Yo ya me había resignado a no tener nunca una televisión en color y cuando mi padre me dijo que el aparato no tenía marca porque estaba hecho con las mejores piezas de cada fabricante, tuve un momento de duda: ¿qué les diría a mis amigos? Si en aquella época ya se hubiera hablado de marcas blancas, la elección me habría parecido desafortunada. El aparato venía sin el mando porque mis padres no querían que nos apalancáramos en el sofá pero tenía un diseño elegante y unos botoncitos naranjas que parecían muy modernos.

Cuando pusimos en marcha la televisión, la primera imagen que vimos fue un Santa Claus barbudo y gordo que atravesaba el cielo montado en un trineo. Parecía que Santa Claus nos decía adiós, mientras pasaba de un lado al otro de la pantalla, y nos quedamos un poco de piedra. Mi padre fue el más rápido en reaccionar. Salió al balcón y empezó a gritar: "¡Adiós, adiós, gracias, gracias, buen viaje, hasta la vista!". Neus y Eila corrieron detrás de él, y se pusieron a buscar el trineo volador, en el cielo negro de Barcelona. 
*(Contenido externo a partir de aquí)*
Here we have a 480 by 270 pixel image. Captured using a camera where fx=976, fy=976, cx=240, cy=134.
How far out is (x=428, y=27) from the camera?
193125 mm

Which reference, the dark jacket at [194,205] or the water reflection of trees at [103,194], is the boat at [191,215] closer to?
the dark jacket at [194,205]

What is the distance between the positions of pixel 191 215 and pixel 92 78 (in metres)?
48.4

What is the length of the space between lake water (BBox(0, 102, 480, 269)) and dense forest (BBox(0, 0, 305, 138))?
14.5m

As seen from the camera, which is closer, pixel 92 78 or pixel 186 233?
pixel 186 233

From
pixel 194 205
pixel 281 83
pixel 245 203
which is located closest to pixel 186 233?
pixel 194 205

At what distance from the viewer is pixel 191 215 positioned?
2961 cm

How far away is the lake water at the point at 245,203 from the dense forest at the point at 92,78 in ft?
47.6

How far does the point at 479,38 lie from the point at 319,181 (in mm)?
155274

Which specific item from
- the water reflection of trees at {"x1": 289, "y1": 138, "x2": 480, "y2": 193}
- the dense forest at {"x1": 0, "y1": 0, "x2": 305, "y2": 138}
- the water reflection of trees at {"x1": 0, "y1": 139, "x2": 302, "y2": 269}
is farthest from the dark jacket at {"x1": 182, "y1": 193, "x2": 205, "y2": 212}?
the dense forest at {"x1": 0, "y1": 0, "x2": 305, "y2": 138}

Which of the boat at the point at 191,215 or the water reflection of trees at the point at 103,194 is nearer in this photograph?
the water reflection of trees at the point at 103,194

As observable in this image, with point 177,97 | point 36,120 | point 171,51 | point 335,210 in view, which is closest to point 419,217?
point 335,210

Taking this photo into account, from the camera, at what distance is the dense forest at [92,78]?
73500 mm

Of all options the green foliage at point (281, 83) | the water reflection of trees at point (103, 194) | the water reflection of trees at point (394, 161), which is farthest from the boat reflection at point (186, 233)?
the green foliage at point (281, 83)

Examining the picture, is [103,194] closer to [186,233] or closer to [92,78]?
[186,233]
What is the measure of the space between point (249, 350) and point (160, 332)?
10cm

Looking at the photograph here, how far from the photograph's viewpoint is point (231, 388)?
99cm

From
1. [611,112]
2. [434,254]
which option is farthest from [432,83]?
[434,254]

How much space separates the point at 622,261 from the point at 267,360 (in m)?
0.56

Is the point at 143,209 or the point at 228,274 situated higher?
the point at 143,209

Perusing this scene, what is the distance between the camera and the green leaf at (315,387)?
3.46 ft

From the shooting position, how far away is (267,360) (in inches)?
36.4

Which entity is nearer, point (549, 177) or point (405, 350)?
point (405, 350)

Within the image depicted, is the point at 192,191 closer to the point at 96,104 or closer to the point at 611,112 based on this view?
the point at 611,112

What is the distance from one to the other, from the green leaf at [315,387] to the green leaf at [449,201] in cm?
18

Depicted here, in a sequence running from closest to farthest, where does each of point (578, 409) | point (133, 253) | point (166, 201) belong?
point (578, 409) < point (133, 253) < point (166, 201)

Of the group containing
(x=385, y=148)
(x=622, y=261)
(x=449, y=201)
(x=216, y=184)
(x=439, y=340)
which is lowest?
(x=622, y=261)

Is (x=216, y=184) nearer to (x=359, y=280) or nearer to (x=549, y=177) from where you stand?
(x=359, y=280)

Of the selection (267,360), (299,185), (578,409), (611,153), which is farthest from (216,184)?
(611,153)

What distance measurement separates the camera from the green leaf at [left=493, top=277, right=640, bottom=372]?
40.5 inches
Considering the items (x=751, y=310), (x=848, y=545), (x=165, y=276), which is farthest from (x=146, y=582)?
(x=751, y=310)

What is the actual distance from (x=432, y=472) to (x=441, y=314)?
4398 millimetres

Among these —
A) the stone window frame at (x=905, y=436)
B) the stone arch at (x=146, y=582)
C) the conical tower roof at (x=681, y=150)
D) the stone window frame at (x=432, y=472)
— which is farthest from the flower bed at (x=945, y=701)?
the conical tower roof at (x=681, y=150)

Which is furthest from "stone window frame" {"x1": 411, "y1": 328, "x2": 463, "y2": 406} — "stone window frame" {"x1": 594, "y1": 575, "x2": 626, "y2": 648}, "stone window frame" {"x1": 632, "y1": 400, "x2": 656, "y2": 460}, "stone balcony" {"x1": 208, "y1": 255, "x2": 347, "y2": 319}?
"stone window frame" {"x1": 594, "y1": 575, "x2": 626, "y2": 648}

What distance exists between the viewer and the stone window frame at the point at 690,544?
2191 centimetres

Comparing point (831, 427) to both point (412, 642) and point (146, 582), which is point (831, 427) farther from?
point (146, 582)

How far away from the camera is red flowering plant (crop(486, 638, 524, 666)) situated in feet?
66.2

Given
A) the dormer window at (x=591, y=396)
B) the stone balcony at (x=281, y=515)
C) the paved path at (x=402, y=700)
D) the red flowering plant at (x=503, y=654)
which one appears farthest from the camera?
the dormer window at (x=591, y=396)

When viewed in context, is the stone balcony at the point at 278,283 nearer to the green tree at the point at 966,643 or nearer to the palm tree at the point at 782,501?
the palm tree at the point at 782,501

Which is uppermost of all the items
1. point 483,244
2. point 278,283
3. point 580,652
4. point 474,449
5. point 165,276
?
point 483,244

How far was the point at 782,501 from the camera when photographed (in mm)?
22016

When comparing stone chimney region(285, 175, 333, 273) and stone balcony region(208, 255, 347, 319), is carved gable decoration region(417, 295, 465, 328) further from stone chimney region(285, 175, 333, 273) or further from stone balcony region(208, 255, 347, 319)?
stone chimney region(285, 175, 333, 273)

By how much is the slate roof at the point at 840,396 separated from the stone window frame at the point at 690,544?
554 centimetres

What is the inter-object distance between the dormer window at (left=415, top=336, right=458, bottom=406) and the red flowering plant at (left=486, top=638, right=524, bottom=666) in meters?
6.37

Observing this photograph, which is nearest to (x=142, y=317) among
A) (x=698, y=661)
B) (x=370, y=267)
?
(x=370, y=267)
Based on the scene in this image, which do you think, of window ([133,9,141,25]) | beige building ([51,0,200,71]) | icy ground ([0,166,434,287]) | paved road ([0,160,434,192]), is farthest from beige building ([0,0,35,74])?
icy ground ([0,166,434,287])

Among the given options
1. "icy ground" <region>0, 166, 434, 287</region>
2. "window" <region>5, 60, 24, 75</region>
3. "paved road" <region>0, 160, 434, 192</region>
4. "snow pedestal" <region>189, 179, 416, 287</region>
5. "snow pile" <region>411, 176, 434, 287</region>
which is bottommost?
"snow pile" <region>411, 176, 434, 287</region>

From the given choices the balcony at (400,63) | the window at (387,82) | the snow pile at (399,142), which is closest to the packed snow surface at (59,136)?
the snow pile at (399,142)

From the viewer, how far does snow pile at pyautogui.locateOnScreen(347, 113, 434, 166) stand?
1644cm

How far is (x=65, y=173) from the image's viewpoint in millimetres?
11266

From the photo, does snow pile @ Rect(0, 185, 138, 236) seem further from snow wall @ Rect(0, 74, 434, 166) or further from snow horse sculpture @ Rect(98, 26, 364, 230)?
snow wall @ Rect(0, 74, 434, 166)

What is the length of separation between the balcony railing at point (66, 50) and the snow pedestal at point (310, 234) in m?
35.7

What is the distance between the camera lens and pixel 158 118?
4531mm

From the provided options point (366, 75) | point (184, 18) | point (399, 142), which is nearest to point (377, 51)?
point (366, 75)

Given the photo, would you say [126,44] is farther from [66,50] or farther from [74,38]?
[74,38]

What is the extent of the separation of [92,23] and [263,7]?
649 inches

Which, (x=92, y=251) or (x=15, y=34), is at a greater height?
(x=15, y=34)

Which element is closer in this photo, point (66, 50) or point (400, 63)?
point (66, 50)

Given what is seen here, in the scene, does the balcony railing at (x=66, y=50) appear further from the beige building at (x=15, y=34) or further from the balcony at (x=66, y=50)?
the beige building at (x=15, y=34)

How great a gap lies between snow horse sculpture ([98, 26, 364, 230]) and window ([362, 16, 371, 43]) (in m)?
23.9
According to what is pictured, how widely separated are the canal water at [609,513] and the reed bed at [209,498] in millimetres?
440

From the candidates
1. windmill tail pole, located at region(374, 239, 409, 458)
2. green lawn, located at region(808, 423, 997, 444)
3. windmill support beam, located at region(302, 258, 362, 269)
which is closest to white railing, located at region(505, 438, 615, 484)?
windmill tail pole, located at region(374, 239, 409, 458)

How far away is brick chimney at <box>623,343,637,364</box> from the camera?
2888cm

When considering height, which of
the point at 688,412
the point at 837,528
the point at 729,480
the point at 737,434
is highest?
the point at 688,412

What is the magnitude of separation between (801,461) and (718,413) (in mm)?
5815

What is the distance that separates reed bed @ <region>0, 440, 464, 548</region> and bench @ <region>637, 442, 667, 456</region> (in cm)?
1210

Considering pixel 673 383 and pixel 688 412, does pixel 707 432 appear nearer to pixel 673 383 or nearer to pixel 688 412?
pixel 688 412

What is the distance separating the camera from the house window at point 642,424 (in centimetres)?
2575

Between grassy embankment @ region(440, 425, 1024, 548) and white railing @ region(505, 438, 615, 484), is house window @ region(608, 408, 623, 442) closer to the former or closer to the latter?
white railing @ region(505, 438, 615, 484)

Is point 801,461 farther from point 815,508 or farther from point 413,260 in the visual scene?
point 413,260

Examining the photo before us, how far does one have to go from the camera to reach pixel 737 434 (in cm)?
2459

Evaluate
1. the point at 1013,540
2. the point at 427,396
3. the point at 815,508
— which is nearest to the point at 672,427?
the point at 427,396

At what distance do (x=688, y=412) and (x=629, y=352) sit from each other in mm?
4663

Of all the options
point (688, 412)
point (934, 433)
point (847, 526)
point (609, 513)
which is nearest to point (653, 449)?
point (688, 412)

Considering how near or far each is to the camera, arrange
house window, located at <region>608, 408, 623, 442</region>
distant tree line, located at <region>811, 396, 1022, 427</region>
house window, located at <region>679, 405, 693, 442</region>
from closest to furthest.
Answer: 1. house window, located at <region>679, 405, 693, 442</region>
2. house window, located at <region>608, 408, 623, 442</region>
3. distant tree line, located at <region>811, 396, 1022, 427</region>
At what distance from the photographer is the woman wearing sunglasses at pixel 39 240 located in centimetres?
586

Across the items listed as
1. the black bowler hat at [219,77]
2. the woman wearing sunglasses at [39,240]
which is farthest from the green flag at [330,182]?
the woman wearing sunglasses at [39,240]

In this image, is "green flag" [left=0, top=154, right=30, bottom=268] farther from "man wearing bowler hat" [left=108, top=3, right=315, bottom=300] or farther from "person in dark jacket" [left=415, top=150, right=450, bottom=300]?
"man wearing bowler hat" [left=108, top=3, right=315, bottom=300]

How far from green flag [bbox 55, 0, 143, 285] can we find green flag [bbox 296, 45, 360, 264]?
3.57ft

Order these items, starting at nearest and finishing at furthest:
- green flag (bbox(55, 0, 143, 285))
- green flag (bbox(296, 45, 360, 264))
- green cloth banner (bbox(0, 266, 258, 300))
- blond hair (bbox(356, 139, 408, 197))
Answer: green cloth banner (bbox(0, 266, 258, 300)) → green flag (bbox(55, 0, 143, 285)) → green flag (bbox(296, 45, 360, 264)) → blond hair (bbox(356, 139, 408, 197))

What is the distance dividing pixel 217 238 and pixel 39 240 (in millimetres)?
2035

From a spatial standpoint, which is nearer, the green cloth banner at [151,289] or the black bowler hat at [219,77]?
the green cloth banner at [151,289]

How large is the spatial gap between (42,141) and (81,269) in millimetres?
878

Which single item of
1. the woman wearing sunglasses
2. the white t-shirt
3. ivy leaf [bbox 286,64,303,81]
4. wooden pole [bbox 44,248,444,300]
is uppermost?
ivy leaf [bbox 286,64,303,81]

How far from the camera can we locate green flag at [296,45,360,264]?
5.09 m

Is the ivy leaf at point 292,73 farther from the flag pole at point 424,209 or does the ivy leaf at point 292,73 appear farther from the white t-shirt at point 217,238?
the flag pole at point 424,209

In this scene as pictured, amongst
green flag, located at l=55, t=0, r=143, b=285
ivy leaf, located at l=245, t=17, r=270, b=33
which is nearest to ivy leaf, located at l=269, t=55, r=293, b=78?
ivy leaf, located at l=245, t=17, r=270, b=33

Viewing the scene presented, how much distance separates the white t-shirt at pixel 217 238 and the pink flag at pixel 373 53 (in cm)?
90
“¿Dónde está, dónde está?”, preguntaban mis hermanas cada vez más impacientes. Prendada por el susto, y por la decepción de haber dejado pasar una ocasión tan especial, Neus se echó a llorar. Mis padres corrieron a consolarla. Como no lo conseguían, Eila y Laia intentaron ayudarlos. Por un momento yo también perdí el interés en la nueva televisión. Aquel día empecé a entender que las fiestas de Navidad son una representación de los sueños y las ambiciones que nos mantienen en pie todo el año, y que esto que los pesados denominan realidad siempre supera la ficción de una manera u otra.